Sensex Breaks Below 38,000. Is This Time To Be Cautious?

Between May 6 and May 8, 2019 the Sensex lost nearly 1,200 points in a vertical fall. It was triggered by an exasperated Donald Trump tweet on his intent to raise tariffs on Chinese imports from 10% to 25%. Global markets reacted in unison as nearly US$13 billion was wiped out for every word that Trump tweeted. India was not spared as the Sensex dipped below the psychological level of 38,000. What should investors really do?

Source: BSE (May 9, 2019)

The one-month chart of the Sensex is quite revealing. After crossing the 39,000 mark multiple times, the Sensex had faced tremendous pressure before it ascended further. Should traders and investors be cautious at this point?

A. There is a global angle to this correction

The big trigger for the correction was an escalation of the trade war. By now it is clear that this is not just a war over import duties, but a much bigger war of two of the largest economies trying to assert their economy supremacy. The US remains the market that every country looks up to and China is the only country that can absorb all the minerals and metals produced in the world. China is unwilling to commit anything on intellectual property rights and that is the bone of contention. A prolonged trade war will mean that there could be an impact on growth in US and Chinese GDP. That will surely rub off on global demand. Secondly, there is a limit to which China can retaliate because they run a trade surplus in the range of $400-500 billion with the US (as per US Census). The other option is to devalue the Yuan. That could have a weakening impact on currencies including the rupee.
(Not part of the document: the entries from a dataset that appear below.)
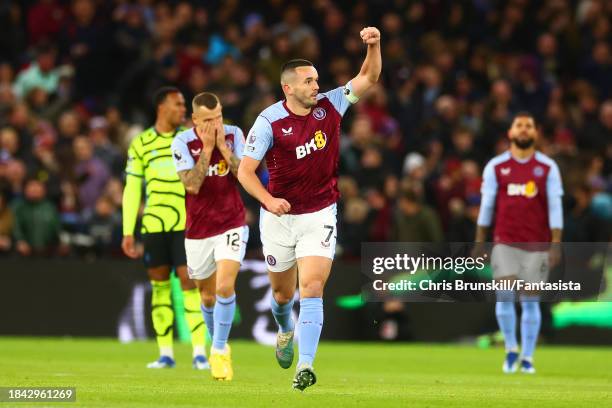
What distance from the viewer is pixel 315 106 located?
11.8 m

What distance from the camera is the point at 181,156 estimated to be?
1366 cm

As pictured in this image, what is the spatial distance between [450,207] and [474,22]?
22.8ft

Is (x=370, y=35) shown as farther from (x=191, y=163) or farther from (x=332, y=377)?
(x=332, y=377)

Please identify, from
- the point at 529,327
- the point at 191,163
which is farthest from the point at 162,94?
the point at 529,327

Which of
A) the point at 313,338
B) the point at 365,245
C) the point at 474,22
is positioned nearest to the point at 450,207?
the point at 474,22

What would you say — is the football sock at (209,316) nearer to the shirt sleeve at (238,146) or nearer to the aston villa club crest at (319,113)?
the shirt sleeve at (238,146)

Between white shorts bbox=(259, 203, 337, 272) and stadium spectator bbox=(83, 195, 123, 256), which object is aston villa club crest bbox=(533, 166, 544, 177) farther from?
stadium spectator bbox=(83, 195, 123, 256)

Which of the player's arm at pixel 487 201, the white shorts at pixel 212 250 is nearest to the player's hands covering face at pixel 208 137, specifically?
the white shorts at pixel 212 250

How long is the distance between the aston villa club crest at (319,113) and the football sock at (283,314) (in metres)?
1.88

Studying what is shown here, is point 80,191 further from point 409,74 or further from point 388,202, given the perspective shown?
point 409,74

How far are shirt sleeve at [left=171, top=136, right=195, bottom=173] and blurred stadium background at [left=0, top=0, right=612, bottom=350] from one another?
20.6ft

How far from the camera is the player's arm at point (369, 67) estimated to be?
11352 millimetres

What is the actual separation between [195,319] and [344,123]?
964 cm

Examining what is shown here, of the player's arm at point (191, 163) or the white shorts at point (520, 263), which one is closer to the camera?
the player's arm at point (191, 163)
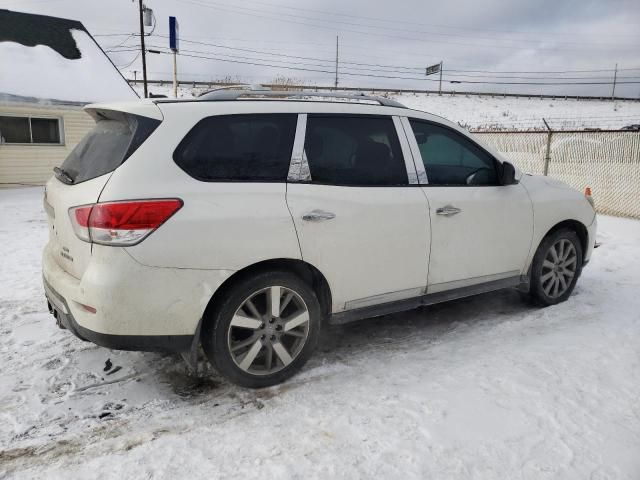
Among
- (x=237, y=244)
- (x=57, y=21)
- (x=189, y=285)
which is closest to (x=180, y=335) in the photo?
(x=189, y=285)

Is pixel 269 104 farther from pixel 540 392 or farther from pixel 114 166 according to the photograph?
pixel 540 392

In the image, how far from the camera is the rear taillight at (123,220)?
267 cm

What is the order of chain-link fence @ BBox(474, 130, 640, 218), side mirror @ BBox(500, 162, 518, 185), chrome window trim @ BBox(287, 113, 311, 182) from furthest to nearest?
chain-link fence @ BBox(474, 130, 640, 218) < side mirror @ BBox(500, 162, 518, 185) < chrome window trim @ BBox(287, 113, 311, 182)

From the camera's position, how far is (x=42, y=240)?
7672 mm

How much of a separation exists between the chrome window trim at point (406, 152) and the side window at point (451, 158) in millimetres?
123

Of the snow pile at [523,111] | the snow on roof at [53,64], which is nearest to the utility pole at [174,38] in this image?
the snow on roof at [53,64]

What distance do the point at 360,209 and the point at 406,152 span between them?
0.70 metres

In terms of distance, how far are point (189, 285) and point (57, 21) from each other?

Hence the trade war will continue to be an overhang on the Sensex.

B. Domestic macros are a challenge too

There are a number of domestic challenges too. Despite two rounds of rate cuts, there has been little impact on lending rates. The rupee has been extremely volatile and the RBI has been using swaps to infuse domestic liquidity into markets. There is the more immediate challenge on top line growth in consumer sectors like FMCG and auto where the slowdown is obvious. Despite all the efforts of the government, farm incomes have not improved and weak rural demand is putting a limit on growth.

C. Banking holds the key for now

We have seen in the past that if the Sensex has to go up decisively, then banking stocks have to perform exceptionally well. That is hardly surprising considering that banking and financials account for 38% of the Nifty basket. Amidst this, PSU banks are struggling to recover from the NPA pile accumulated over the years. Then, there are the potential NPAs pertaining to IL&FS, ADAG group and sectors like power and telecom that are not yet accounted for. When you add these up, the question “where is the trigger for a market rise” continues to haunt.

D. You can sense the market risk in the VIX

The volatility index is also called the Fear Index as it is indicative of the caution in the markets. Historically, VIX and Sensex have had a negative correlation. This time around, the VIX has moved up from 14 levels to 26 levels over the last couple of months and shows no signs of abating. That is a clear indication of high levels of risk that markets are assigning at current levels. When the VIX is elevated at higher levels, each bounce is met with aggressive selling. VIX also reflects that the rupee is coming under pressure due to a consistently widening current account deficit.

What should investors really do at these levels?

While caution is warranted, the Sensex has shown a tendency to bounce each time the trade war has tampered. Once the rattling gets subdued, we could see the Sensex bouncing again. Other than the weakening consumer demand, all the other factors are temporary. Weak consumer demand appears to be the only structural issue and that may predicate on how the new government that assumes office deals with demand push. While traders can be choosy about timing, investors should stick to quality stocks and adopt a phased approach to investing. The more these things appear to change, the more they happen to remain the same!